Arkansas Democrat-Gazette

Guitar out of tune with today’s music

- PHILIP MARTIN

“Once you realize that playing guitar is mainly about what kind of shirt and shoes you’re wearing, it all falls into place.”

— Paul Westerberg to writer/ musician Alan Paul

The bottom has fallen out of the guitar market.

The reasons for this shouldn’t surprise anyone. Guitars aren’t the dominant cultural force they once were in popular music; nowadays kids create beats in Ableton Live (a “digital audio workstatio­n” and software music sequencer one “plays” by drawing notes on a virtual piano roll) and popular music, outside the narrow Americana vein, is largely a producer’s medium.

Last year, writer Geoff Edgers wrote a compelling piece for the Washington Post titled “The Slow, Secret Death of the Six-String Electric” in which he highlighte­d some of the economic and social factors contributi­ng to the decline of the instrument’s primacy, which in turn inspired a number of responses, ranging from the thoughtful to the “Oh, yeah?”

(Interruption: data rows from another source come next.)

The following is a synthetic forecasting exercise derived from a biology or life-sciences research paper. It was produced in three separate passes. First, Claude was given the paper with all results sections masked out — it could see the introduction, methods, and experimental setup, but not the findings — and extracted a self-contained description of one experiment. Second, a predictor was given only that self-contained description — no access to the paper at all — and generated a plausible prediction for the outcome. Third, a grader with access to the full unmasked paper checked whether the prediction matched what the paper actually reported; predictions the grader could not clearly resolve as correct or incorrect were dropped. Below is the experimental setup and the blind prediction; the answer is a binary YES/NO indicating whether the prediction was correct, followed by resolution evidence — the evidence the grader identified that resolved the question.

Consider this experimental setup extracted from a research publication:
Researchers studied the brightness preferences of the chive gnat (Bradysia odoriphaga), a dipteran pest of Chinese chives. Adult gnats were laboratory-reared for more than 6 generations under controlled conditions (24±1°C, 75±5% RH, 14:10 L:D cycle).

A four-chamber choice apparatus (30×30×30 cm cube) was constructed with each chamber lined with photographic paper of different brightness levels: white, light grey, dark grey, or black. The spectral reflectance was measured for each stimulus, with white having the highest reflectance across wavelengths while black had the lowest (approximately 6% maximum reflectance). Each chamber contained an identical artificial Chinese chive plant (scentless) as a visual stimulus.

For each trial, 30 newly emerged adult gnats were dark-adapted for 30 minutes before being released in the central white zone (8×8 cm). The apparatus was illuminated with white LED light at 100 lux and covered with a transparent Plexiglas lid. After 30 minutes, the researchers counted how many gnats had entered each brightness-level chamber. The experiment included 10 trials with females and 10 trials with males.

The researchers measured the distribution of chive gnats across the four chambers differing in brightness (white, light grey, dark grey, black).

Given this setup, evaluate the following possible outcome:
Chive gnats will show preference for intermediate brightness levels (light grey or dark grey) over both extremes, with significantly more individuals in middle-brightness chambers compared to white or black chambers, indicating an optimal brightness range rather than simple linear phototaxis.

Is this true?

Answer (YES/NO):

The economics are hard to dispute. Venerable firms like Gibson and Fender are reportedly struggling. Though Fender has recently rebounded, it’s still reportedly more than $100 million in debt. Sales have fallen by about a third in recent years. The giant retailer Guitar Center is more than $1.5 billion in debt and independen­t stores are facing pressure from online retailers such as Reverb.com and eBay which allow everyone looking to sell a used instrument access to a worldwide market. Acoustic guitars began to outsell electric models in 2010, something that seemed unimaginab­le from the 1960s through the early 2000s.

The only point of contention I might have with Edgers’ story is the word “secret” in the headline. Guitars — especially electric guitars — don’t matter in the way

they once did, they don’t have the mystery or romance they once had. They’re simply not as cool. This is the way of all things; the only enduring fact is “this too shall pass.”

Still, a lot of people, especially in my generation — those cultural tyrannists the baby boomers — might have trouble accepting this. Guitars represent stuff to us — even those who don’t play them might sense a relationsh­ip with them. There is something about guitars and automobile­s that feels relational; that’s why so many of us name them. And why it’s difficult to believe they don’t matter much to kids today. (It’s still hard for me to fathom the increasing phenomenon of Uber-driven young people indifferen­t to driving themselves.)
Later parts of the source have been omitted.